Мысли Всеволока постепенно сделались чернее тучи. Да и дурацкие, не по делу, а так – то о жене заполошной, сбежавшей к красавцу столбовому, то о тятьке, который совсем уже сдал, и в глубине души Кручина боялся, что уже его не увидит. То представилась плачущая дочурка, почему-то сидящая в холодном темном чулане. Видение это просто разрывало сердце Кручины. И так в этот момент стало жалко родную кровиночку, которую забижает чужой человек, хоть плачь. Дом привиделся – пустой холодный. Сестры-дурехи, у мужей живущие, да унижения терпящие. Хотя разумом-то боярин и понимал, что хорошо живут сестры, сыто им и безбедно. Не по разу уже в гостях у каждой побывал проездом. И мужья у них свойские – хлебосольные, да не бедные. А вот почему-то представилось ему, что страдают сестрицы. Никогда Всеволок не был слезлив, а тут вдруг так жалко себя стало. Обидно на судьбу свою горемычную. Ведь недаром поди, их род таким именем нарекли…

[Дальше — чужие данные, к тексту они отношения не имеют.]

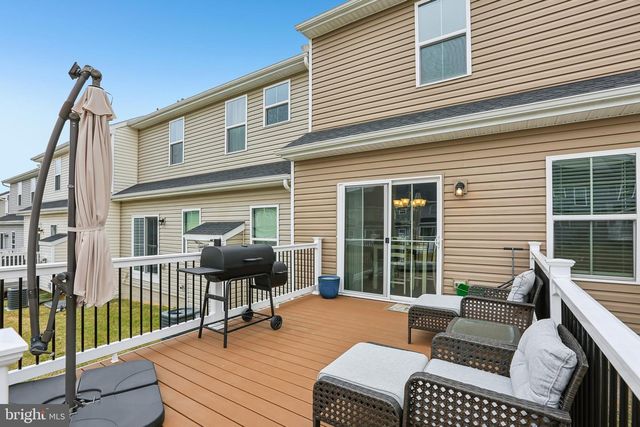 3152 STRASBAUGH DR, Bel Air, MD 21015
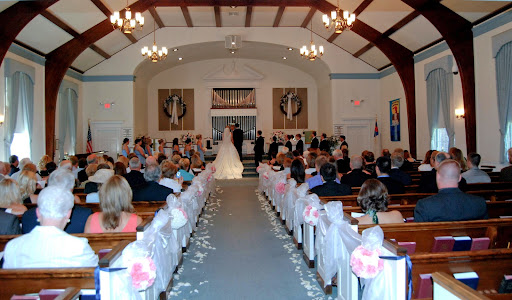 Florist «European Petals», reviews and photos, 289 Franklin Ave, Wyckoff, NJ 07481, USA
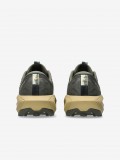 Asics GEL-Trabuco 13 GTX Green Trail Trainers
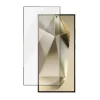 PanzerGlass SAFE. Protector Samsung Galaxy S24 Ultra UWF w. EasyAligner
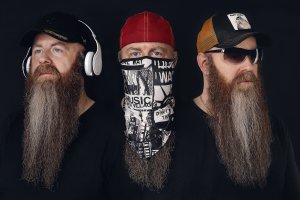 Bild 23.01.22 um 12.54.jpg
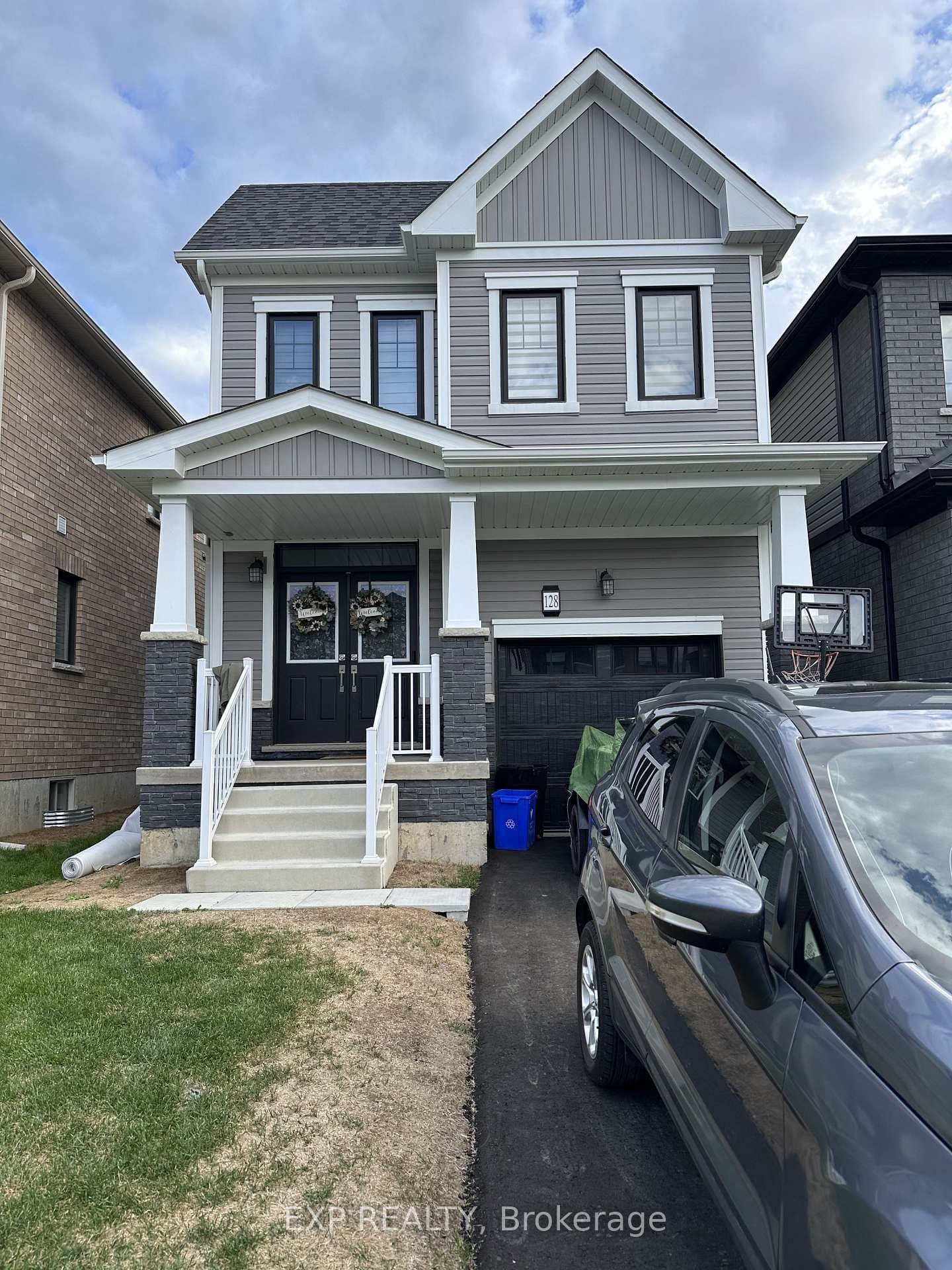 128 Lilac Circle - Image 1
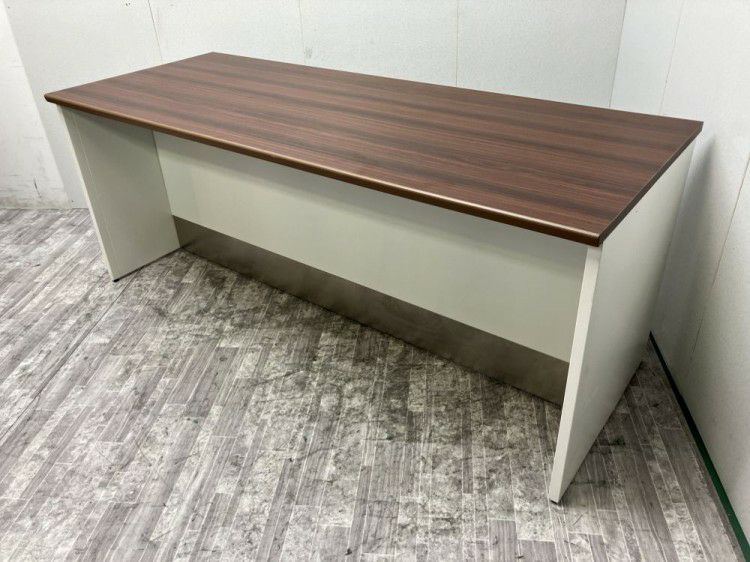 1800ローカウンター 商品画像2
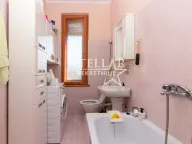 Prodaja, dvosoban stan, 140m², Centar, Podgorica - image 8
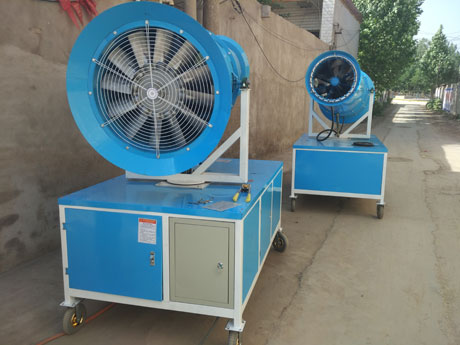 ����ʽ���ڻ�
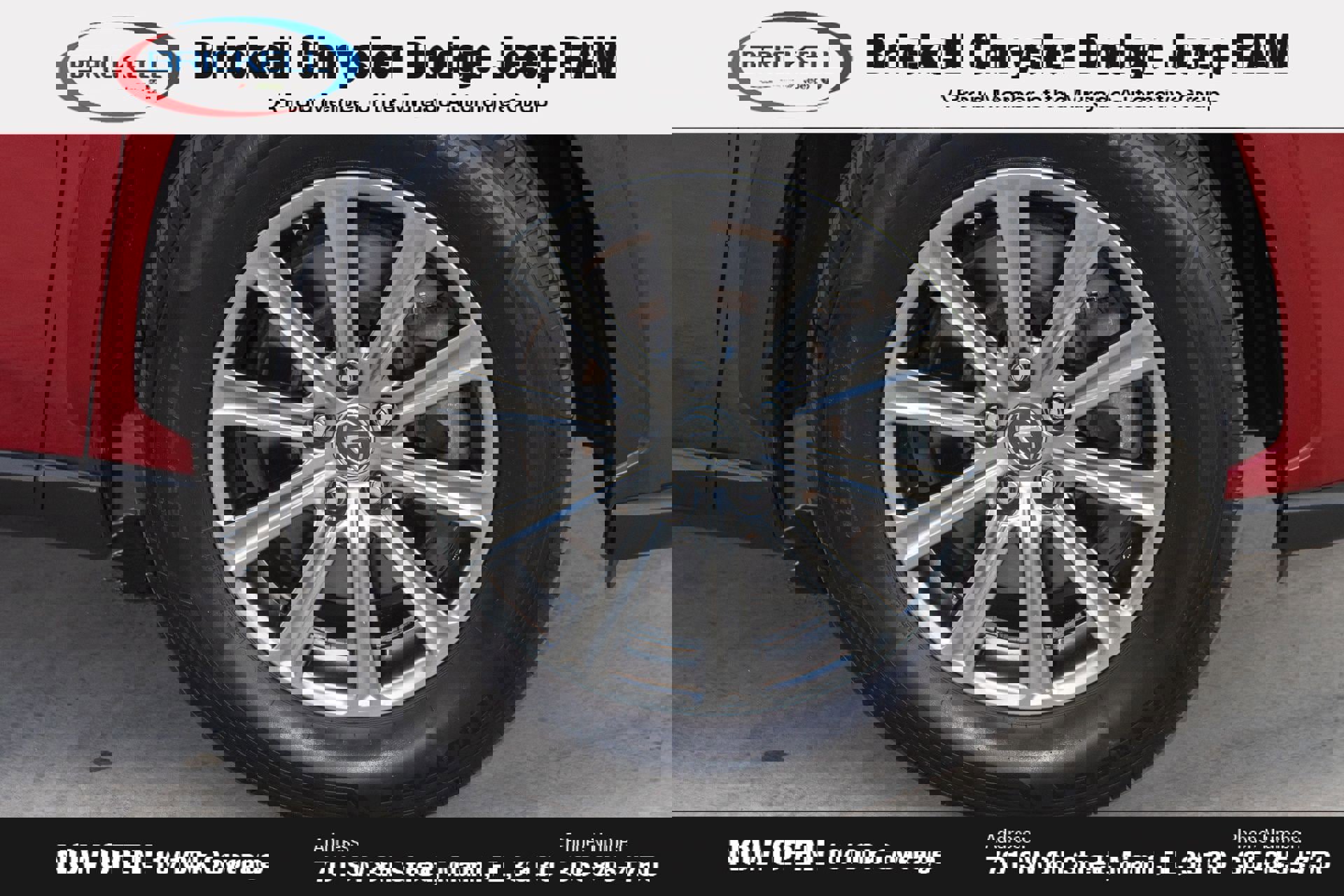 Used 2018 Lexus NX 300 FWD image 39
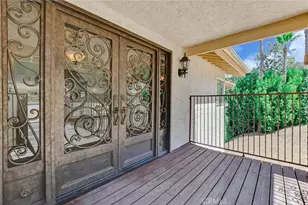 770 S Tonopah Ct, San Dimas, CA 91773 - Photo 8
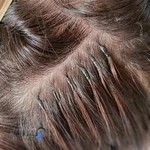 سالن زیبایی نیلا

Настолько горестное и понурое лицо стало у боярина, что ехавший рядом Фролка тихонько спросил: – Ты чего закручинился, Волька? Об чем думы думаешь?
Хотел было Всеволок приструнить приставучего холопа. Но потом как-то сам собой принялся рассказывать, как скучает по дочке, да жив ли отец и вернуться ли они из этой мертвой земли, да сделают ли дело царево… Слова полились из него тихим и нескончаемым горестным потоком. Фрол оторопело и сочувственно глядел на своего хозяина, растекшегося сейчас как опавшая квашня. Наконец, Всеволок стал понемногу выдыхаться. Холоп сочувственно потрепал боярина по плечу. Ехавший поодаль за ними Емка с боярским значком, тоже протяжно и печально вздохнул о чем-то своем.